- _Excerpted text_:

════

Alcoa Canada eliminates the middleman

A lump-sum, turnkey partnering approach for an aluminum smelter power expansion project saved an estimated 6%

By Paul Studebaker

CT1703 ABBcustomerworld Day2Faced with high project costs, some end user companies are taking the engineering/procurement contractor (EPC) out of the equation and engaging directly with their software, equipment and service suppliers.

When the Alcoa plant in Baie-Comeau, Quebec, needed to add a rectifier system to increase potline current and provide additional redundancy, it asked ABB to take full lump-sum, turnkey (LSTK) system responsibility for conceptual design, scope definition, costing, detailed system design, equipment engineering, project management, procurement, civil works, installation and commissioning. Alcoa provided project monitoring, technical review, subcontractor approval and compliance with internal processes.

The project was presented in the session, “Lump-sum, turnkey project partnering approach to reduce overall project cost” at ABB Customer World this week in Houston.

Alcoa Baie-Comeau’s TR49 project to add a 50 kA, 1120 VDC transformer began in April 2015 and was completed in August 2016. Equipment and ABB services were part of a LSTK project, with installation and civil work on a “cost plus” basis. Alcoa and ABB worked directly together, with ABB assuming most of the responsibilities traditionally expected of the EPC.

Along with saving money, eliminating the EPC ensured that resources stayed focused on project deliverables, not on preparing RFQs, evaluating bids or sitting in meetings.

But it was not all wine and roses.

Phase by phase

Like most projects, this one proceeded in three stages. Phase 1 was the definition stage, before funding or approval, where ABB and Alcoa openly discussed needs and what Alcoa was trying to achieve. “The big change here was that there was no EPC between Alcoa and ABB,” said Gilles Schami, Eng., operations manager, aluminum electrification, ABB.

“ABB was part of the very first stage,” said Patrice Dubé, Eng., project director, Alcoa Canada Co. “There’s a risk in not getting competitive bids, but we knew we would be getting the right technical package. We have plants around the world and we know the price of a transformer. Instead of competitive bids, we used our experience to evaluate costs.”

In phase 1, “All the different experts pulled together, and all the different aspects were considered,” said Schami. “At this point, we were not selecting a transformer, just defining the needs.” They looked at the engineering to tie into the existing plant, the civil engineering, mechanical engineering and electrical engineering. They evaluated the harmonics and the impact on power quality.

Phase 2 covered negotiations between Alcoa and ABB, adjustments to the solution, and final approval. “Here we saw discussion within Alcoa, and iterative processes to get agreement,” Schami said. Discussions defined the solution, scope, who would do what, and assumptions such as currency exchange rates. “We hedged on currencies, with most of the risk taken on by ABB,” he said.

════

- _Listing_:
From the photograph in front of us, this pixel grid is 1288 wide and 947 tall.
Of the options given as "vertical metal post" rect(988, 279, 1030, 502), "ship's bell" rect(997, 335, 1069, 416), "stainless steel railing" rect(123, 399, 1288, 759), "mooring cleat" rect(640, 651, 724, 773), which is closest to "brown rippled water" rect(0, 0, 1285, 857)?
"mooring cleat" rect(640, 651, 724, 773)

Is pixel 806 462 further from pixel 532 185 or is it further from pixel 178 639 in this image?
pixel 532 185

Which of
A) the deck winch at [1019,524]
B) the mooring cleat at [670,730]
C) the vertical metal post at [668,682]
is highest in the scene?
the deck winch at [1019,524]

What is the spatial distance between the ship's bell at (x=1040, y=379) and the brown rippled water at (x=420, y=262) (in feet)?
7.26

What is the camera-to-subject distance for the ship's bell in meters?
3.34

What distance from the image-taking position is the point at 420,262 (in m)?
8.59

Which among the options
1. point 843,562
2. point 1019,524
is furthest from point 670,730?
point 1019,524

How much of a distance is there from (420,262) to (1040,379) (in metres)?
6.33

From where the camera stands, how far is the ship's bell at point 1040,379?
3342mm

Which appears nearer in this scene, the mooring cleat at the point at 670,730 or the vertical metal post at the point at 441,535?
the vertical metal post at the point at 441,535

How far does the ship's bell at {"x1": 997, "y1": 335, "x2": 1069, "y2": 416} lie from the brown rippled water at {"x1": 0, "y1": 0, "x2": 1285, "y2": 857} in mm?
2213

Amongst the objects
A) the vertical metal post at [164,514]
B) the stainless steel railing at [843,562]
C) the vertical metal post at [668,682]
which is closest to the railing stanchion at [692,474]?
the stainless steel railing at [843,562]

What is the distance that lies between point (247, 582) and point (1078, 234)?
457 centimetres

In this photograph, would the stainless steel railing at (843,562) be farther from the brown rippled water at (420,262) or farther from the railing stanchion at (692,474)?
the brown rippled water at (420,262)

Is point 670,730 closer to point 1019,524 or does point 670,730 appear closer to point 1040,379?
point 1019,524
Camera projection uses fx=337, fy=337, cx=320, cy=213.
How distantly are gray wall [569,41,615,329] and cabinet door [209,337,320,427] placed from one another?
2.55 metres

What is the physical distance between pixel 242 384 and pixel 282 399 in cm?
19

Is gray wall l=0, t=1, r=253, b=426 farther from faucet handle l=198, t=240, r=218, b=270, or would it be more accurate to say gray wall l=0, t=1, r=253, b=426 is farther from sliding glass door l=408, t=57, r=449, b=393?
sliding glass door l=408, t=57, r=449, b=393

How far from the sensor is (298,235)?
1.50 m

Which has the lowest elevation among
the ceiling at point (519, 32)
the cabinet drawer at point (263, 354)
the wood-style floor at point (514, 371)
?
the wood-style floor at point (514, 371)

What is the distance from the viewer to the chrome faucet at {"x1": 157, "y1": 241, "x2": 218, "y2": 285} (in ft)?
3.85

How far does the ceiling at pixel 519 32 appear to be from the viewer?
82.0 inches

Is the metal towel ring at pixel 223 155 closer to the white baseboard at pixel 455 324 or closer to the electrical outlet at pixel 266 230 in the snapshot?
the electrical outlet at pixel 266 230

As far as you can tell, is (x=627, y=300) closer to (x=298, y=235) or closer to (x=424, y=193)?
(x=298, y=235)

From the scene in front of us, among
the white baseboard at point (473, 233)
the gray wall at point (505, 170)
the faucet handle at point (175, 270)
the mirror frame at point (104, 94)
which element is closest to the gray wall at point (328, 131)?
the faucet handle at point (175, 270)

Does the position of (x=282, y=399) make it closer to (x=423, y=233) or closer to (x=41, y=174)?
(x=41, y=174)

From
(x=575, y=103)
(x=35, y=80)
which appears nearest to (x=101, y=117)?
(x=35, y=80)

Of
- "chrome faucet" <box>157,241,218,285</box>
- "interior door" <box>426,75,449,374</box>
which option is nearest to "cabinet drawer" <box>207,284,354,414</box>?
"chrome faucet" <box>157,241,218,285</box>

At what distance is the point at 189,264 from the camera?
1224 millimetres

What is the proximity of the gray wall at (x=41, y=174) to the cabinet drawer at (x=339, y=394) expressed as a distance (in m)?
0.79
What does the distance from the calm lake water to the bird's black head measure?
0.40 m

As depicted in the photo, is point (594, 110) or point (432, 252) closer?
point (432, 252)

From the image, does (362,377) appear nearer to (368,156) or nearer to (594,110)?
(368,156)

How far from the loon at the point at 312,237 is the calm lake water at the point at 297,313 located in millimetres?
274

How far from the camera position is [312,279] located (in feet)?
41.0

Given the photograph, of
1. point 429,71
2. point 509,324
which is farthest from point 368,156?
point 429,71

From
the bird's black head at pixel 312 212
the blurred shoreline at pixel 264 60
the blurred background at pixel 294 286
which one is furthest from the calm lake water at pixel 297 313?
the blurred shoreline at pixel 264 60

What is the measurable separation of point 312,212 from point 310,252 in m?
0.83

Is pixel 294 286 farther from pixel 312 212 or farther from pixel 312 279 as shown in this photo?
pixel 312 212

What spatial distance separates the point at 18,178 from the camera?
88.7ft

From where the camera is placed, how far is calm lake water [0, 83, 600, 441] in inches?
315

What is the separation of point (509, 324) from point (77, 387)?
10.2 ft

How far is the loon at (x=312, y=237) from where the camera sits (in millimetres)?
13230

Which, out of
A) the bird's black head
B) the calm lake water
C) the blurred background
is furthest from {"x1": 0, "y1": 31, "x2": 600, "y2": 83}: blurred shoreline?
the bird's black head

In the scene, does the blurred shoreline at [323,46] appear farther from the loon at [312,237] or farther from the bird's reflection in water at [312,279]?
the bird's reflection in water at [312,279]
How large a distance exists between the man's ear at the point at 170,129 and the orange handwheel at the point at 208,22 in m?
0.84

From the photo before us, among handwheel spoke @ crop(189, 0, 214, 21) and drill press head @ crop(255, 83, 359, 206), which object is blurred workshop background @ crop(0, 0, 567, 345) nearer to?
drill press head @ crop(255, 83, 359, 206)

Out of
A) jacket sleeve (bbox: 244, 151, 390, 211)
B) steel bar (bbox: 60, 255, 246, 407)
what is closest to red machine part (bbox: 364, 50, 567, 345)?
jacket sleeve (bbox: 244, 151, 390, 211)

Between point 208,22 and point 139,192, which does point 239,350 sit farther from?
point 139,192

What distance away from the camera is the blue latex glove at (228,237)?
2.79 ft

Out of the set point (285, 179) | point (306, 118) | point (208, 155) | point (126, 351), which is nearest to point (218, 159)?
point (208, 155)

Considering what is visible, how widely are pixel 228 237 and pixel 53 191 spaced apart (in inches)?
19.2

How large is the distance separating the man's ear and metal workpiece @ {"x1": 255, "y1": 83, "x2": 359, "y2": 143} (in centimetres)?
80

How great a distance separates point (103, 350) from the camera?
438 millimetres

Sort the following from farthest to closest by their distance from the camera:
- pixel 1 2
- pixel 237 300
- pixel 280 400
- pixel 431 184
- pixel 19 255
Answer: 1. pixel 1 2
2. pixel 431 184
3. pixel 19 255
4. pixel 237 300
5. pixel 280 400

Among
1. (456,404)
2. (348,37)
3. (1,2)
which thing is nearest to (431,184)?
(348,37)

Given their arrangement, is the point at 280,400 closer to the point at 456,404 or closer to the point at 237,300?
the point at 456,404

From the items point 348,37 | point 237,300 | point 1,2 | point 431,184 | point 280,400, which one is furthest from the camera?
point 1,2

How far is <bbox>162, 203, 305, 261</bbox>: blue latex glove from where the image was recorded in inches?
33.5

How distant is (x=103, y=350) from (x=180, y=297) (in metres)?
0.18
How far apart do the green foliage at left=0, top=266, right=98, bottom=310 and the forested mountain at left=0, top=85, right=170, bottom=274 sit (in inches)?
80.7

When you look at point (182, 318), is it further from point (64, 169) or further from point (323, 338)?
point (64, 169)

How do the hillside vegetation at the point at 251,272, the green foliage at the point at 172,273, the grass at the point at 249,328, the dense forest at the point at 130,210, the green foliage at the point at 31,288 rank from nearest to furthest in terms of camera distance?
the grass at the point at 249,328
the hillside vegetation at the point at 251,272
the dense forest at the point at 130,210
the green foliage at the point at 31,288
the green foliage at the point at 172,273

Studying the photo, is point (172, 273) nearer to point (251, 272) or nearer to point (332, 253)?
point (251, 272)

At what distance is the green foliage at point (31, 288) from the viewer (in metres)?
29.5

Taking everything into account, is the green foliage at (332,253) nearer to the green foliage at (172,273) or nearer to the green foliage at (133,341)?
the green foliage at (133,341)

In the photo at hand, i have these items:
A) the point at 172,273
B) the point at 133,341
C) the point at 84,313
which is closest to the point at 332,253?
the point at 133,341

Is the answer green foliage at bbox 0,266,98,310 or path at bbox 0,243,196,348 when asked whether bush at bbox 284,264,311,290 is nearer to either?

════

- _What you will do_:
**1.** In the Alcoa smelter article, what did the TR49 project add at Baie-Comeau?
**2.** In the Alcoa smelter article, why was Alcoa willing to go ahead without competitive bids?
**3.** What responsibilities does the Alcoa smelter article say Alcoa itself provided on the project?

- _Results for each task_:
**1.** A 50 kA, 1120 VDC transformer.

**2.** Alcoa knew it would get the right technical package. With plants around the world, it already knew what a transformer costs, so it used that experience to evaluate costs instead of relying on bids.

**3.** Project monitoring, technical review, subcontractor approval, and compliance with internal processes.